WASHINGTON — Congress is considering creating a national database that could alert pharmacists and doctors to potential prescription opioid abuse.

Last year, 72,000 Americans died from drug overdoses.

"We absolutely have to get smarter about how we use technology and data analysis to fight this crisis,” said U.S. Rep. Tom MacArthur, R-N.J. 3rd District, whose Bipartisan Heroin Task Force in Congress is sponsoring the Analyzing and Leveraging Existing Rx Transactions (ALERT) Act. “By giving pharmacists, insurance companies, and programs like Medicare a new tool to understand the data they already have, we can help prevent further harm.”

The law would require the Department of Health and Human Services to work with the private sector to establish a Prescription Safety Alert System.

It will analyze the transaction data that pharmacists and payers, like insurance companies or government programs like Medicare, already generate whenever prescriptions are filled.

Pharmacists will be able to access someone's prescription history and look for red flags before filling a new dose.

"Every prescription has somebody paying for it, whether it's a private insurance company or a government program.
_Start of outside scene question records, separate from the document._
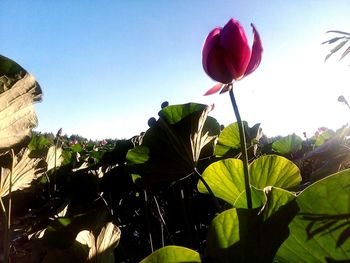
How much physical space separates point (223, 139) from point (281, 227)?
2.27 feet

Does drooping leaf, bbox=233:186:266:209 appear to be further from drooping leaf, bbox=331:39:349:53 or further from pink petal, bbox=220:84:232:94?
drooping leaf, bbox=331:39:349:53

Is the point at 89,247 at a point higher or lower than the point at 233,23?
lower

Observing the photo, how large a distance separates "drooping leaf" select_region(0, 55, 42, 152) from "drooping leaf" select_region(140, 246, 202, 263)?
32 cm

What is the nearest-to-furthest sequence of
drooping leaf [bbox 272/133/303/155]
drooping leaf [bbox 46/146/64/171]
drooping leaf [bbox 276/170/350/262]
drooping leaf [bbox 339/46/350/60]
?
drooping leaf [bbox 276/170/350/262]
drooping leaf [bbox 339/46/350/60]
drooping leaf [bbox 46/146/64/171]
drooping leaf [bbox 272/133/303/155]

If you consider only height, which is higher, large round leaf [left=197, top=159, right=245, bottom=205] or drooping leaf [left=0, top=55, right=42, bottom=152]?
drooping leaf [left=0, top=55, right=42, bottom=152]

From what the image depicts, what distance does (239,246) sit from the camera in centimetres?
43

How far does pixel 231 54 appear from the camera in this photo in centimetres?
62

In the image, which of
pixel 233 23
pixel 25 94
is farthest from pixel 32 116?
pixel 233 23

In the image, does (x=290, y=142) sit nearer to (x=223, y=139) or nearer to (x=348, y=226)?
(x=223, y=139)

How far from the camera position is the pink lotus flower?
0.61m

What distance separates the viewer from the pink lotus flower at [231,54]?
61 cm

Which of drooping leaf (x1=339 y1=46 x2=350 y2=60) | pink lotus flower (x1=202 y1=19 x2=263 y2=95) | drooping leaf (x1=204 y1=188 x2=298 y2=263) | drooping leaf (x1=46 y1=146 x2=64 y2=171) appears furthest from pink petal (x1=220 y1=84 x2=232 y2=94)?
drooping leaf (x1=46 y1=146 x2=64 y2=171)

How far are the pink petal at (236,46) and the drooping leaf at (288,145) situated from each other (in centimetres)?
137

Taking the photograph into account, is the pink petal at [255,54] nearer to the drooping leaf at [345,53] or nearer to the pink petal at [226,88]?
the pink petal at [226,88]
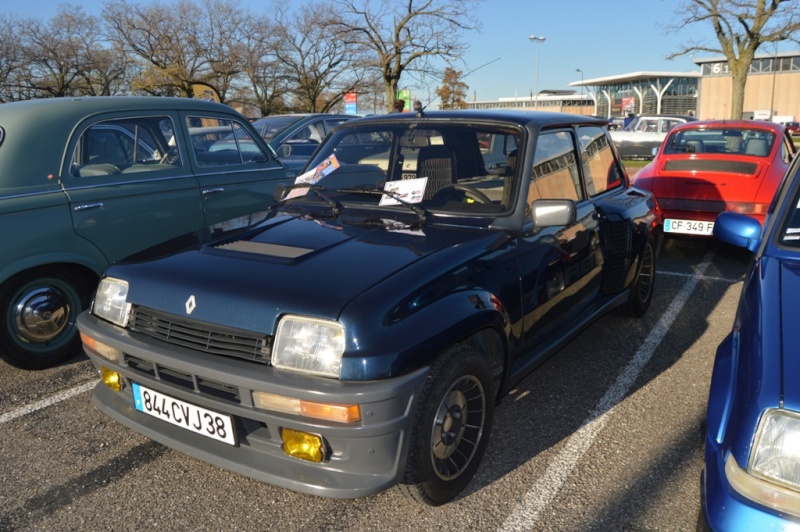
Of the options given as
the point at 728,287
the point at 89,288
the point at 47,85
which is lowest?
the point at 728,287

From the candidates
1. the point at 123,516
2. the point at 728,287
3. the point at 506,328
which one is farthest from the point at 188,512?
the point at 728,287

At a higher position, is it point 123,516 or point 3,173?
point 3,173

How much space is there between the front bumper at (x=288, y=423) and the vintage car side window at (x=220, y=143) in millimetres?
2968

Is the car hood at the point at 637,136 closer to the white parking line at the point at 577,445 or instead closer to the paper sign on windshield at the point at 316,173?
the white parking line at the point at 577,445

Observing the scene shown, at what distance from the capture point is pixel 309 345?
7.47ft

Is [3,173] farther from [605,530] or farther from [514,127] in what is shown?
[605,530]

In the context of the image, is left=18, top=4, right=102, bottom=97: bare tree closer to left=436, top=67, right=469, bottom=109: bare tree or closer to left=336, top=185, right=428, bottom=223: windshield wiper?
left=436, top=67, right=469, bottom=109: bare tree

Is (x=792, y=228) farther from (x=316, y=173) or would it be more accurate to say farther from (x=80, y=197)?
(x=80, y=197)

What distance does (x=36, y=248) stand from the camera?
155 inches

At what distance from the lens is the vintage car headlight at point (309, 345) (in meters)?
2.24

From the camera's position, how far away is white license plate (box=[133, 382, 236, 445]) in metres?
2.40

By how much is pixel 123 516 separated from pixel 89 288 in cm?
225

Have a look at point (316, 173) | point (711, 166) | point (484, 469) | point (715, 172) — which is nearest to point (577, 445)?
point (484, 469)

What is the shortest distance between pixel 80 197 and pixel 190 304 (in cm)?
226
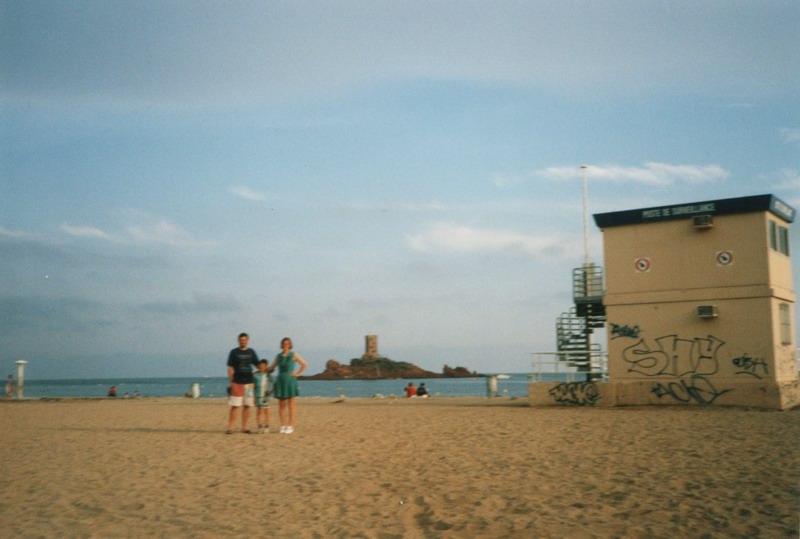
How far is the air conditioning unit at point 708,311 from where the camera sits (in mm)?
18953

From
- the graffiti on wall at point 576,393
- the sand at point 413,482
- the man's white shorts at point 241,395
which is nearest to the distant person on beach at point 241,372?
the man's white shorts at point 241,395

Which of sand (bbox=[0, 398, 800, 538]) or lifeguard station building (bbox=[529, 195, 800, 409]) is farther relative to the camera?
lifeguard station building (bbox=[529, 195, 800, 409])

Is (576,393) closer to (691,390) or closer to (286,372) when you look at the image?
(691,390)

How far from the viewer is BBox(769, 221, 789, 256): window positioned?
63.6 feet

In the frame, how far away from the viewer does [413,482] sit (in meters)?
8.54

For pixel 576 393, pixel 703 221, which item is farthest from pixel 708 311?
pixel 576 393

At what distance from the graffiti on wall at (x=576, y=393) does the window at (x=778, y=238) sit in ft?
21.1

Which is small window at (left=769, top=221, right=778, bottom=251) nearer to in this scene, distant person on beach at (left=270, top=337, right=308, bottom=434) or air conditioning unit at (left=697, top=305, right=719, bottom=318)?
air conditioning unit at (left=697, top=305, right=719, bottom=318)

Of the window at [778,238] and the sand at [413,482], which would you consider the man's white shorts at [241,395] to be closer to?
the sand at [413,482]

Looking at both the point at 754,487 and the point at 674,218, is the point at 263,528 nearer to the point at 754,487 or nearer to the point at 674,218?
the point at 754,487

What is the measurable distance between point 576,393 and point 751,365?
4853 millimetres

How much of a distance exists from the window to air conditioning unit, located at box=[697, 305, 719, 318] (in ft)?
7.80

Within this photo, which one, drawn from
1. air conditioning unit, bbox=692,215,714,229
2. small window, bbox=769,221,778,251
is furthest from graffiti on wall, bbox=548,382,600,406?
small window, bbox=769,221,778,251

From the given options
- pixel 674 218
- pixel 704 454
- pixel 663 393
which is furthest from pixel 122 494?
pixel 674 218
All of these prescriptions have payers and they have information," MacArthur said. "My bill allows the government to mine all of that, be very careful about people's privacy, and allows artificial intelligence and systems to look at prescription use as it cuts across all of these different systems and identifies red flags."
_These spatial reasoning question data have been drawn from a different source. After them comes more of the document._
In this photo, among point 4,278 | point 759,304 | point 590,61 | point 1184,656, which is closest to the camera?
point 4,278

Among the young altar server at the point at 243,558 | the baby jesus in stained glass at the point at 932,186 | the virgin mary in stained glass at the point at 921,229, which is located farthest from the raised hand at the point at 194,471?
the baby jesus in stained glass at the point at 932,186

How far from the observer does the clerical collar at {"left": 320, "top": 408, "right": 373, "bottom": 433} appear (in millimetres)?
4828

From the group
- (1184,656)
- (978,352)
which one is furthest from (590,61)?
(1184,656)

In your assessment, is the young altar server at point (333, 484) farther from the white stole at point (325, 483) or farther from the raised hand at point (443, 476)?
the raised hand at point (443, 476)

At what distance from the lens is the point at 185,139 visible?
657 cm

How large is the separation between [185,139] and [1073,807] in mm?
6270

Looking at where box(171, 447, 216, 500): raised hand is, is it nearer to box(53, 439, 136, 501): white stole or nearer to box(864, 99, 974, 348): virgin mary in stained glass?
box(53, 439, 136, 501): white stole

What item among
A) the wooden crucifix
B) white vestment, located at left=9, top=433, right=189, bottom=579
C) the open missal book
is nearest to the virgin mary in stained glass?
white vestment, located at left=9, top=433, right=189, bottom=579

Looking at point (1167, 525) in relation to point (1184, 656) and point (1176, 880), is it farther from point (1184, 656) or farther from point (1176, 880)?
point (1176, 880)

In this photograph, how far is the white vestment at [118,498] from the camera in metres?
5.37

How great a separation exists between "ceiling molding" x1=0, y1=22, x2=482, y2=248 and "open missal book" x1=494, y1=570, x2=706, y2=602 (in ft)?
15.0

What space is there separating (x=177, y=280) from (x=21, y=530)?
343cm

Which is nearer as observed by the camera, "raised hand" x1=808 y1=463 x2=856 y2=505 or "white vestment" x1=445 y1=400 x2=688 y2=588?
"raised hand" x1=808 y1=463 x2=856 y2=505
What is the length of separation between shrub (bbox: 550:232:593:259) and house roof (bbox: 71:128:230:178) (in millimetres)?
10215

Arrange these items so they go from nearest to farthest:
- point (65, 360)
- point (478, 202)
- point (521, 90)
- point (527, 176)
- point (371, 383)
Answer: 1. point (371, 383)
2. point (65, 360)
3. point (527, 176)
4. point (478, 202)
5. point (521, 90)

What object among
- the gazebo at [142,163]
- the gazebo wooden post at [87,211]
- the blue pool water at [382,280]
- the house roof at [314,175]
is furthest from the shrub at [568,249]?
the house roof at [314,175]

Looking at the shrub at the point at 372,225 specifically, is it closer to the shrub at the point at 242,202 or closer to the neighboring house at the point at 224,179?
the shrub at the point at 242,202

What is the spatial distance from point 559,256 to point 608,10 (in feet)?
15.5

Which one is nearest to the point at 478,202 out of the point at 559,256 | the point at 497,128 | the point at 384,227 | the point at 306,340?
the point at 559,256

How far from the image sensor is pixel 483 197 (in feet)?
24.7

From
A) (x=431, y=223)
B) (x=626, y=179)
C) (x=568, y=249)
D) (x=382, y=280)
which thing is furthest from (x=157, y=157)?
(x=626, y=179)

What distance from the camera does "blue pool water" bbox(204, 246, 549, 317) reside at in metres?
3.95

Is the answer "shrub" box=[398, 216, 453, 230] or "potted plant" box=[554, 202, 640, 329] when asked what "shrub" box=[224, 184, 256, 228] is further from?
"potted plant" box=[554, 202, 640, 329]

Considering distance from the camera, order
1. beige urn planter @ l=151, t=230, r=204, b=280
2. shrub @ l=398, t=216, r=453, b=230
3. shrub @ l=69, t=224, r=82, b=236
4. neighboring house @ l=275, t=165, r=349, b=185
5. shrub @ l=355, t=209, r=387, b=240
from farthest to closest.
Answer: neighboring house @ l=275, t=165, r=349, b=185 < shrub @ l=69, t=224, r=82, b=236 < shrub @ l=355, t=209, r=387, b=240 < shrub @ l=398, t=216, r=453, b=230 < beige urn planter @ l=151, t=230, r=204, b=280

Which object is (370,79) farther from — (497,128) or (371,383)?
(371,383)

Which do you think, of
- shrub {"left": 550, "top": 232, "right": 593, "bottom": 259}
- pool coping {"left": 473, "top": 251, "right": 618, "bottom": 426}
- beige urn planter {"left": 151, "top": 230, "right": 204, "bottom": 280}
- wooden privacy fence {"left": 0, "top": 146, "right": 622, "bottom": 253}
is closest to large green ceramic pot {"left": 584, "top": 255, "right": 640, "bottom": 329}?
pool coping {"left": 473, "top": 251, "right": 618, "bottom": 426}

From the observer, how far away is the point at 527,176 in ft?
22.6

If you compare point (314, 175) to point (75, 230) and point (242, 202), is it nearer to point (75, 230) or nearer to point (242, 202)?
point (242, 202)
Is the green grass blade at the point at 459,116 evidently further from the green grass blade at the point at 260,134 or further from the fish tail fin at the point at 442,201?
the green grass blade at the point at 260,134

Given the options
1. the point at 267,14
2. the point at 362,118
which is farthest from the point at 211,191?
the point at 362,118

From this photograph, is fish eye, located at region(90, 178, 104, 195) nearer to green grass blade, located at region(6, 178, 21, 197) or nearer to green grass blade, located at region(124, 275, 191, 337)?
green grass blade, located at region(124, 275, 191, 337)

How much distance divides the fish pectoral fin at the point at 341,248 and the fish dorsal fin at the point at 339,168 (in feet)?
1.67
MacArthur said these red flags can help pharmacies stop the abuse of drugs.

"It might show doctor shopping, pharmacy shopping, people buying across state lines, people using different programs to pay for them," he said.

The system doesn't prevent a doctor or a pharmacist from writing a prescription but can put one on hold.

"It gives a warning that says 'wait a minute, there looks to be a pattern here that's not consistent with the use of this opioid,'" MacArthur said.

The pharmacist could then give whatever doctor prescribed the medicine a phone call and discuss the red flags.

"It simply hits a pause button and pharmacists would have to go back to doctors and say, 'Are you aware that this person is seeing multiple doctors for the same thing or seeing doctors across state lines for the same thing?' and that gives that doctor a chance to say to their patient, 'You may need some help,'" MacArthur said.

He also hopes that through this legislation doctors will talk more with each other to help the patients.

"Doctors that are treating the same patient should be able to communicate with no fear of repercussions," MacArthur said. "The bill is aimed at making it clear that doctors that are talking to one another for the benefit of a patient ought to be held harmless. They shouldn't be afraid to share information that might save somebody's life."

The ALERT Act has been endorsed by numerous organizations representing pharmacies, behavioral health and substance abuse treatment experts, and heath technology providers, including the Brain Injury Association of America, Centerstone, CoverMyMeds, the eRx Network, Health IT Now, OCHIN, RelayHealth Pharmacy Solutions, the Kennedy Forum and Walgreens.